I sadly lost my last girl, George (I was told they were male.. and didn't think to sex them myself, and as they had Rainbow TV character names, I decided it was fine to stick with them!) a couple of weeks ago. I decided for the first time to buy directly from a breeder or an accidental litter (which I found a breeder) as to know that my babies were in good health and already friendly. Over the years I've had some nightmares with pet shop rats, including biters - which luckily after much time and patience, became wonderful pets.

So I found these 3 boys. Originally I was only planning to get 2 as there were 4 available. However, the breeder sold one as a singular to be a companion to a loan rat and asked if I fancied a 3rd- which as I'm fairly used to keeping 3 and actually prefer 3 for several reasons, I decided to go for it.

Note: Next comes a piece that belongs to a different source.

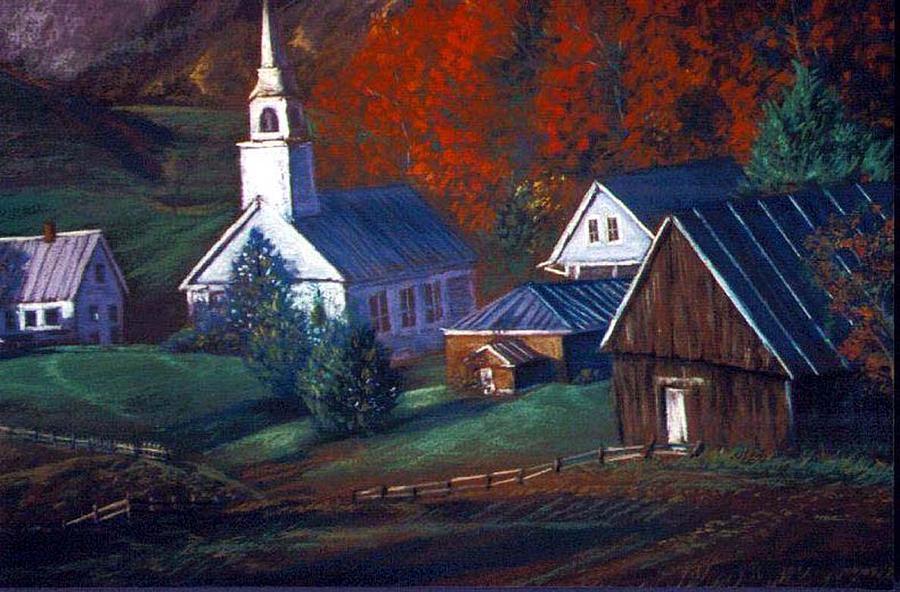 Church Pastel - Peaceful Dwellings by Tommy  Winn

So, this is Goth (obviously the black one), Indie (the top ear looking like he's about to star in an action move lol), and Punk (the dumbo) all happily snuggled up in their tube!

I currently have a Freddy 2 cage which I will be upgrading asap to possibly a Furplast Furet XL- especially as I've seen Daddy.. and was shocked by his size! Also, Goth has *huge* feet.. if feet are an indication in babies he's going to be huge! Any other cage suggestions in a reasonable price range (and I'm based in UK) I will consider 

At least if they get very big I may be able to let them free range in my living room most of the time- currently my rats have always occupied the spare room as it's an easy size to find anyone hiding. But if I manage to get cables hidden, who knows, these guys may have a massive play area!


----------



## binkyhoo (Sep 28, 2008)

They are awesome cute. Good luck with your boys.


----------



## BigBen (Nov 22, 2011)

That photo made me laugh out loud! What cute guys you have! You are very lucky that they are a bit too far away for a proper ratnapping. <evil laugh> ;D


----------



## aanyel (Jan 29, 2012)

Hehe- thanks. They are absolutely adorable! 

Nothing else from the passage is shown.